Semi-Supervised Learning via Swapped Prediction for Communication Signal Recognition
This addresses the challenge of limited labeled data for communication signal recognition, but it is incremental as it builds on existing SSL techniques.
The paper tackles the problem of overfitting in deep neural networks for communication signal recognition when labeled data is scarce, by proposing a semi-supervised learning method called Swapped Prediction that uses consistency-based regularization with data augmentation, achieving promising results.

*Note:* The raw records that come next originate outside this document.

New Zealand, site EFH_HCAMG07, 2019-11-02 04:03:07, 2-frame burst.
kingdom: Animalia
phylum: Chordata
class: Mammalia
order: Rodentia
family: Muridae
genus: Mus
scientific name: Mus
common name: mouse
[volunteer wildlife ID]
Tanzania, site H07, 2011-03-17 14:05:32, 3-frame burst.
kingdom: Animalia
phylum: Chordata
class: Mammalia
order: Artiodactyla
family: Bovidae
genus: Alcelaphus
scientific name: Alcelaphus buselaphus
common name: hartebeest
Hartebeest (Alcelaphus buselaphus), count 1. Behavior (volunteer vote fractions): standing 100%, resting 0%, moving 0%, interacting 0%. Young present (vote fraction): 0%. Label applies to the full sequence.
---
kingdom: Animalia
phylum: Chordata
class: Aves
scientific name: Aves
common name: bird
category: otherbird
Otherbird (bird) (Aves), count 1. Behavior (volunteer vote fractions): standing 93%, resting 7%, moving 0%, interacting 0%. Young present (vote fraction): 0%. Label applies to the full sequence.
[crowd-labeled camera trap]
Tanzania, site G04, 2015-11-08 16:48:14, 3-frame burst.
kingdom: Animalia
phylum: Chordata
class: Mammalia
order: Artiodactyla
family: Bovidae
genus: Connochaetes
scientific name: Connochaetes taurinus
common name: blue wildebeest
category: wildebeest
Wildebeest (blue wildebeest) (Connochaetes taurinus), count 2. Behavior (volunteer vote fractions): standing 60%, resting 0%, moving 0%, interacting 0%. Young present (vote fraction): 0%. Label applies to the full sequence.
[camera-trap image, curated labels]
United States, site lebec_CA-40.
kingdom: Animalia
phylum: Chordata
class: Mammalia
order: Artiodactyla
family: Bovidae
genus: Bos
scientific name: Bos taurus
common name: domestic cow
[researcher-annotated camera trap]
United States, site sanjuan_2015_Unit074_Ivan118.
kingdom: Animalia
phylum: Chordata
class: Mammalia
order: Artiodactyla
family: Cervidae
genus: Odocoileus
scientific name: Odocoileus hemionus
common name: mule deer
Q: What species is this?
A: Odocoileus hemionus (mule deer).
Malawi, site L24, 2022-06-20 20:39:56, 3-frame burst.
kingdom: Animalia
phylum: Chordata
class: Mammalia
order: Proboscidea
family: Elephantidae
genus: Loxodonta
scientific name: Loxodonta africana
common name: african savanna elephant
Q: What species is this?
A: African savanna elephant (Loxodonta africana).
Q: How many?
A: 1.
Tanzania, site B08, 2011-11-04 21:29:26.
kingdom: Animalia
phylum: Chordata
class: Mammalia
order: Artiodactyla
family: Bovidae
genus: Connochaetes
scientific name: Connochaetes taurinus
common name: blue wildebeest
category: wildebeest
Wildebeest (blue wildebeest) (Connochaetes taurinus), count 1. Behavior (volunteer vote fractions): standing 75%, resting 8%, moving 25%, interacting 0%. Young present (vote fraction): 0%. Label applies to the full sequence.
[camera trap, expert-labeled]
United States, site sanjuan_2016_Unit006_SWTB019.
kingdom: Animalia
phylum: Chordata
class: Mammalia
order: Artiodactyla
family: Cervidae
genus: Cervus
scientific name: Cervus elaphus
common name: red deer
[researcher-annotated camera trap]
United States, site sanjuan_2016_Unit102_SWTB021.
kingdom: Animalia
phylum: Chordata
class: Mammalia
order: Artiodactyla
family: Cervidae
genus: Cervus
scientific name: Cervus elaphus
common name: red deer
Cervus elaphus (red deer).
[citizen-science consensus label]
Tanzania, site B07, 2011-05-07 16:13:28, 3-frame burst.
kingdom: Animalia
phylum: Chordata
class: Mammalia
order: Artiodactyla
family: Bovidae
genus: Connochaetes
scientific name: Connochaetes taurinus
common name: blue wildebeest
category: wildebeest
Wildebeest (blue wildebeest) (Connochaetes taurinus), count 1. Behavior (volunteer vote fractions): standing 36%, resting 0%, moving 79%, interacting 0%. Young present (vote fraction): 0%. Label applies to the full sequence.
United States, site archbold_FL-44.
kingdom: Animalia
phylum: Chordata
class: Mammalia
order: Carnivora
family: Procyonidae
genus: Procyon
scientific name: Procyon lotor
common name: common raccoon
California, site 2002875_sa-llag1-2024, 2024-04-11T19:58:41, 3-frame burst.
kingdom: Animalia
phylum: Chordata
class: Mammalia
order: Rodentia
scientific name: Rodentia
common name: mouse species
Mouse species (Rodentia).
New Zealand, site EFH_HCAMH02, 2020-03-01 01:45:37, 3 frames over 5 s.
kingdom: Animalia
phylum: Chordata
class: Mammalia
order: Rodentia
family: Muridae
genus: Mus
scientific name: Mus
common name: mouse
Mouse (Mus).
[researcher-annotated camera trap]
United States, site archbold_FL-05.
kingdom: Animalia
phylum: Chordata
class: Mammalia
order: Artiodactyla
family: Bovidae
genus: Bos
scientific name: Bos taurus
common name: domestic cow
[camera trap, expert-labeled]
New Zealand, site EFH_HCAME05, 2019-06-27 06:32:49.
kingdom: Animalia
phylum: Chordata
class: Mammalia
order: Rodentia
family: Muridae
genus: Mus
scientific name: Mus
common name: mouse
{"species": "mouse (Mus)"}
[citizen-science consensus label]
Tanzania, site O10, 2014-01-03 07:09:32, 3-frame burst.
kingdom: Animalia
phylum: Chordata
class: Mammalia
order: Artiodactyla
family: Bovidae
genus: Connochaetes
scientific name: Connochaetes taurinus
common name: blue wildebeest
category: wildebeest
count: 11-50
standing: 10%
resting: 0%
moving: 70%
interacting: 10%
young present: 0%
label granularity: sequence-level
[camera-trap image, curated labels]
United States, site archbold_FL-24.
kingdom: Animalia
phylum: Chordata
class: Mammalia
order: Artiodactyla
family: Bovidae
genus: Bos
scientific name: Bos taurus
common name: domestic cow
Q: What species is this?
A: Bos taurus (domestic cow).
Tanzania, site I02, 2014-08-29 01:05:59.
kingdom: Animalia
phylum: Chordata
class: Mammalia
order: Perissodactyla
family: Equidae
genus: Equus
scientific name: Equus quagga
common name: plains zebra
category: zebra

Deep neural networks have been widely used in communication signal recognition and achieved remarkable performance, but this superiority typically depends on using massive examples for supervised learning, whereas training a deep neural network on small datasets with few labels generally falls into overfitting, resulting in degenerated performance. To this end, we develop a semi-supervised learning (SSL) method that effectively utilizes a large collection of more readily available unlabeled signal data to improve generalization. The proposed method relies largely on a novel implementation of consistency-based regularization, termed Swapped Prediction, which leverages strong data augmentation to perturb an unlabeled sample and then encourage its corresponding model prediction to be close to its original, optimized with a scaled cross-entropy loss with swapped symmetry. Extensive experiments indicate that our proposed method can achieve a promising result for deep SSL of communication signal recognition.